*Exercise passage*:
Also, 19-year-old Anastasia Potapova, who last July underwent arthroscopic surgery on her right ankle , reached the quarterfinals after her second straight defeat of a seeded opponent. A day after eliminating No. 11 seed Madison Keys in straight sets, the Russian wild card rallied to beat World No. 12 Belinda Bencic, the lone remaining seed in the top half of the draw, 6-1, 2-6, 7-5.

The 2016 Wimbledon junior champion Potapova set up her victory with her seventh ace, then won with a beautiful backhand winner that capped a 13-shot rally at the conclusion of the two hour and 18-minute contest. Immediately, Potapova bent over at the waist and covered her face with her left hand and began to cry tears of joy. Then, she walked confidently to the net and received a congratulatory hug from the No. 6 seed Bencic. The victory improved Potapova’s win-loss record for this season to 7-5, all on outdoor hard courts.

Krejcikova and Potapova will oppose each other in the first quarterfinal on Thursday, beginning at 2 p.m. (11 a.m. Central European).

Teichmann, Gauff to meet for third time in 2021

A pair of unseeded players, Jil Teichmann of Switzerland and wild card Coco Gauff of the United States, will meet for the third time this year in Thursday’s final quarterfinal match. The No. 54 Teichmann eliminated 31st-ranked Ons Jabeur of Tunisia, 6-3, 6-3, while Gauff advanced with a 6-4, 6-2 victory over No. 125 Tereza Martincova of the Czech Republic.

*Problem description*:
Name every tennis player mentioned in the tennis report above.

*Listed records*:

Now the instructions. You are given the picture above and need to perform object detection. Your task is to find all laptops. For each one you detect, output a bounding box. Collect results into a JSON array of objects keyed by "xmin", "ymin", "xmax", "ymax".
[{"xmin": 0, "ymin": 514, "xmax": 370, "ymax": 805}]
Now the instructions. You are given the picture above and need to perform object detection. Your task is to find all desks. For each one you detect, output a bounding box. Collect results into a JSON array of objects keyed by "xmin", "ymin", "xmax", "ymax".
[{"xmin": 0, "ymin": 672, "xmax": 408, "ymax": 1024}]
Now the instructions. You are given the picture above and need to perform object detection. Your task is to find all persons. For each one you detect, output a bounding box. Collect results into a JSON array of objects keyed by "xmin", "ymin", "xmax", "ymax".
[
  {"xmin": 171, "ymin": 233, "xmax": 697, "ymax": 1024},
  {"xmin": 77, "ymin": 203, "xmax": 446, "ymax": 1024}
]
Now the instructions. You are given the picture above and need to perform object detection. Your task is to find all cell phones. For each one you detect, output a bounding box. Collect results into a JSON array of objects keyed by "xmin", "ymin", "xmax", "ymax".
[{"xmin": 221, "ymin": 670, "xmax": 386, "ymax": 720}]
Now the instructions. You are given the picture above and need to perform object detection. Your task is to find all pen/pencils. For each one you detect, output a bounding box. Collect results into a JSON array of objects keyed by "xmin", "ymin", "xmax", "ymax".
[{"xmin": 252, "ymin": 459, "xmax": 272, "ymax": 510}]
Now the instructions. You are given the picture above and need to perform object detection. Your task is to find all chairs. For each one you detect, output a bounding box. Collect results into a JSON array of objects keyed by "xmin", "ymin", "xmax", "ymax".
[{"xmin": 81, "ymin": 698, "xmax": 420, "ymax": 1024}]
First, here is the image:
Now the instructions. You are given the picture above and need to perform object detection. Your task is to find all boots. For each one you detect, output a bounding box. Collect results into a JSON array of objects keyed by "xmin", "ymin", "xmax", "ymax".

*Answer box*:
Anastasia Potapova, Madison Keys, Belinda Bencic, Krejcikova, Jil Teichmann, Coco Gauff, Ons Jabeur, Tereza Martincova